Off-peak delivery
NRU
July 11, 2018
Rob Jowett
Peel Region is striving to reduce congestion and emissions with a new off-peak delivery pilot project.
Situated between Toronto and the U.S. border the region contains seven 400-series highways, the largest international airport in Canada and two major intermodal rail hubs. An estimated $1.8 billion of goods move through the Peel every day.
“Our roads are congested now with peak-hour traffic. And there’s only so much that we can do still add capacity,” transportation division director Gary Kocialek told NRU.
He says one of the most important ways to manage congestion is to reduce the high volume of trucks on the highways--154,862,000 tonnes of goods worth $502,218,000 are transported by truck through Peel each year.
The pilot is intended to help reduce truck traffic during peak hours by 5 to10 per cent.
The region has partnered with the LCBO, Walmart, Loblaw, PepsiCo, and Weston Foods to test goods delivery between 7 p.m. and 6 a.m. Deloitte Canada has been retained as advisors on the project, and Metrolinx and The Atmospheric Fund are providing project funding to support their own transportation and emissions goals. The pilot will run through December.
“Peel has become a natural logistics hub… I think we are the logistics hub of Canada,” Kocialek says.
There are wider implications across the GTA if the project is successful, says Peel transportation system planner Pegan Tootoonchian.
“The idea is to be able to take the lessons learnt from the pilot and be able to collaborate with our neighbouring municipalities and neighbouring regions to be able to determine how we could potentially expand off-peak delivery across a wider network beyond the Region of Peel,” she says.
Metrolinx spokesperson Anne Marie Aikens says Metrolinx partnered on this initiative because it is interested in the potential expansion of an off-peak delivery program.
“The findings of this pilot could not only provide lessons learned for Metrolinx and Peel Region but could also help with congestion in other municipalities,” she says. She adds that the pilot is a way to accommodate truck traffic without impacting buses. In fact, it might improve bus service.

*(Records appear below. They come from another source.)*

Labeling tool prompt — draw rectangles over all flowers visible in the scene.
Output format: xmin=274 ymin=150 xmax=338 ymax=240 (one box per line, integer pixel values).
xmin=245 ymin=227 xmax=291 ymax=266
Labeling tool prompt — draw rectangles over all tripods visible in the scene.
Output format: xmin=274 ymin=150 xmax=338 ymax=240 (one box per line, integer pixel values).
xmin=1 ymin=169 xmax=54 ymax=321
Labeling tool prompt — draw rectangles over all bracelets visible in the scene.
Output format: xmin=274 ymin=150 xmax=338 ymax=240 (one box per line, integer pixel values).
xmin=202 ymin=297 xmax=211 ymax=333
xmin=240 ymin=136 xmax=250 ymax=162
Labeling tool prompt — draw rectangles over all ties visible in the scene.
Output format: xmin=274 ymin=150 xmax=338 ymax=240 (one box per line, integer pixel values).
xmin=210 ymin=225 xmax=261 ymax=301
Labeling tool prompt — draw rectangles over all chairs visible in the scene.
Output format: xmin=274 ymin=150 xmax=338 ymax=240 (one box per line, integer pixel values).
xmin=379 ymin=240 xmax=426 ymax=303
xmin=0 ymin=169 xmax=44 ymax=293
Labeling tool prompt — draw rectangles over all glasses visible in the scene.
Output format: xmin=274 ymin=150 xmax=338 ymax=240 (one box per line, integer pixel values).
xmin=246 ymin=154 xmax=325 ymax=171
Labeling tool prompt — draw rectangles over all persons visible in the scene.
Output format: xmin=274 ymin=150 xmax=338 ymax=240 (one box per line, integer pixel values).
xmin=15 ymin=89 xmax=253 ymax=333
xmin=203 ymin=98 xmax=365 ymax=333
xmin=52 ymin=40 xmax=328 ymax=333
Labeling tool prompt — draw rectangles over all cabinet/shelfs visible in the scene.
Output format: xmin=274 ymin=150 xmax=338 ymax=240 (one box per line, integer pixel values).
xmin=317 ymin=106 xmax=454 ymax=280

One of the reasons the pilot program was undertaken was to discover and mitigate restrictions on off-peak delivery, says Kocialek. He says noise is one of the main concerns for residents.
“For example, if… the LCBO was doing nighttime deliveries on a route,” he explains. “and [the store is] underneath apartment buildings on a main street … the noise of the back-up beeper would be disruptive to residents who live above the LCBO.”
The pilot is part of Peel Region’s Goods Movement Strategic Plan 2017-2021, a five-year plan to set strategies in place to manage growth over the coming decades. The population of the region is expected to grow by 600,000 people to more than two million by 2041. By that time, as many as six million trucks could be going through the region.
“A big part of the work that we’re going to be doing over the next 23 years to accommodate that growth is around how… we manage the peak and how… we better utilize the infrastructure we have now,” says Kocialek.